TEXT FOR ANALYSIS:
○ ○ ○

The Dew Report

Ingredients

Polynucleotides and the 'Salmon Sperm' Facial, Explained

What polynucleotides actually are, how PDRN injections differ from topical serums, and what the evidence really says.

Mae Lin

The name doesn’t help. “Salmon sperm facial” is technically accurate and completely off-putting, which is probably why it went viral — and why a lot of people still don’t understand what it actually does.

Here’s the shorter version: polynucleotides (PNs) are DNA fragments, originally derived from salmon or trout sperm cells, used in skincare and aesthetic medicine to support tissue repair and deep hydration. The salmon origin is real. The word “facial” is misleading — the most effective delivery method is a needle, not a serum.

What follows is the science, the distinction between in-clinic and topical use, and an honest read on where the evidence currently sits.


What Are Polynucleotides?

Polynucleotides are long chains of nucleotides — the building blocks of DNA and RNA. In a skincare context, the specific type that matters most is PDRN: polydeoxyribonucleotide.

PDRN is extracted from salmon (or sometimes trout) sperm cells because fish reproductive DNA is structurally similar to human DNA and causes minimal immune response. That last part is key. The body doesn’t reject it the way it might reject a foreign protein.

Once in the skin, PDRN works through a few mechanisms:

  • Salvage pathway activation. Cells can reuse the nucleotide fragments as raw material, which stimulates tissue regeneration.
  • Adenosine receptor binding. PDRN binds to A2A receptors, triggering anti-inflammatory and wound-healing responses.
  • Fibroblast stimulation. This leads to increased collagen and elastin production over time.

The research behind these mechanisms is real — most of it comes from wound healing and surgical recovery contexts, where PDRN injections have been studied for over two decades. The cosmetic application came later, once clinicians noticed how well the tissue responded.

○ ○ ○

DATASET SECTION:
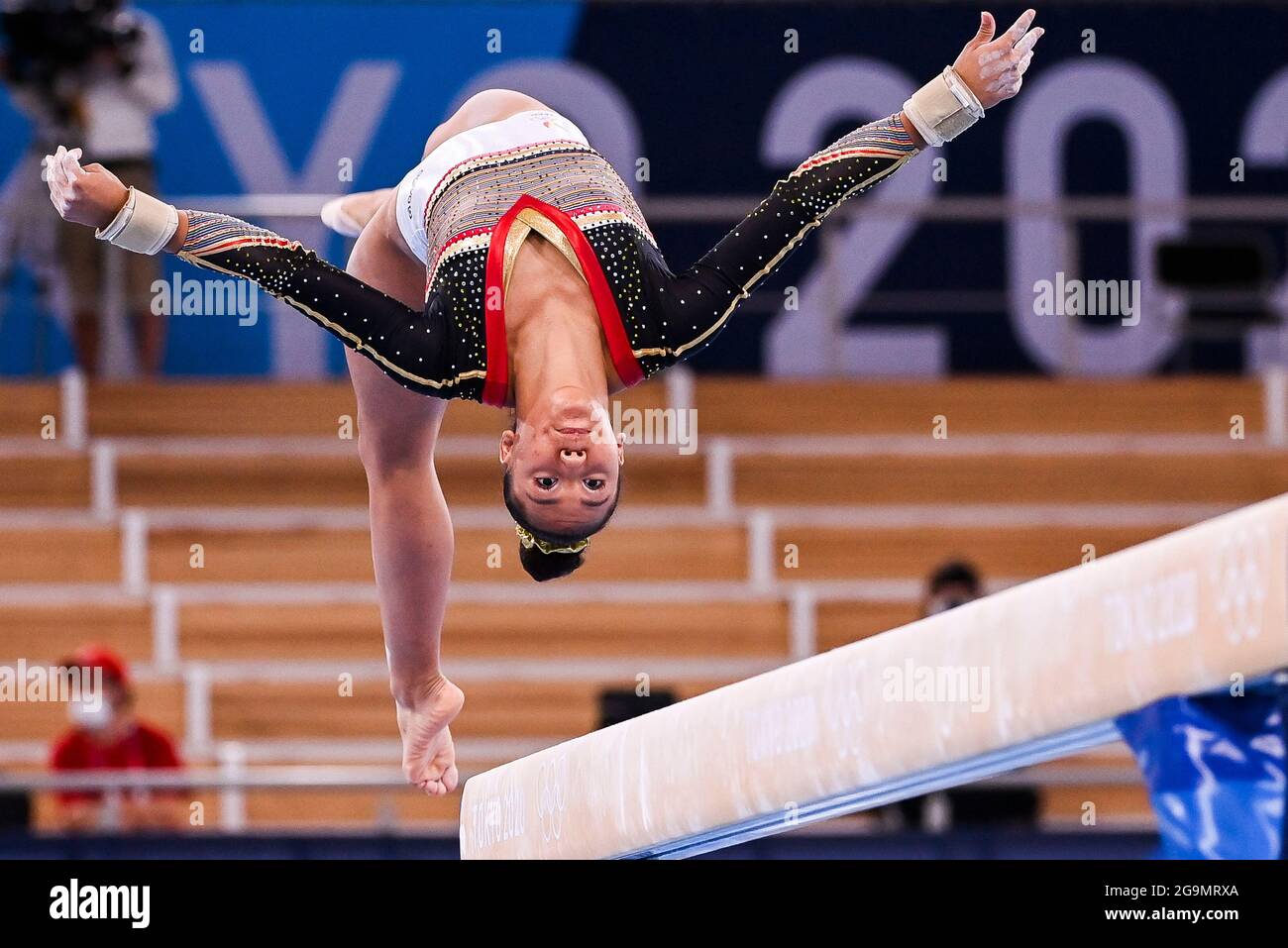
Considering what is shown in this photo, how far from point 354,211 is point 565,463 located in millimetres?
1225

○ ○ ○

WORK INSTRUCTIONS:
Quote the article on polynucleotides word for word, starting at "Once in the" and ending at "and wound-healing responses.". The data was drawn from a separate source.

SOLVED EXERCISE:
Once in the skin, PDRN works through a few mechanisms:

  • Salvage pathway activation. Cells can reuse the nucleotide fragments as raw material, which stimulates tissue regeneration.
  • Adenosine receptor binding. PDRN binds to A2A receptors, triggering anti-inflammatory and wound-healing responses.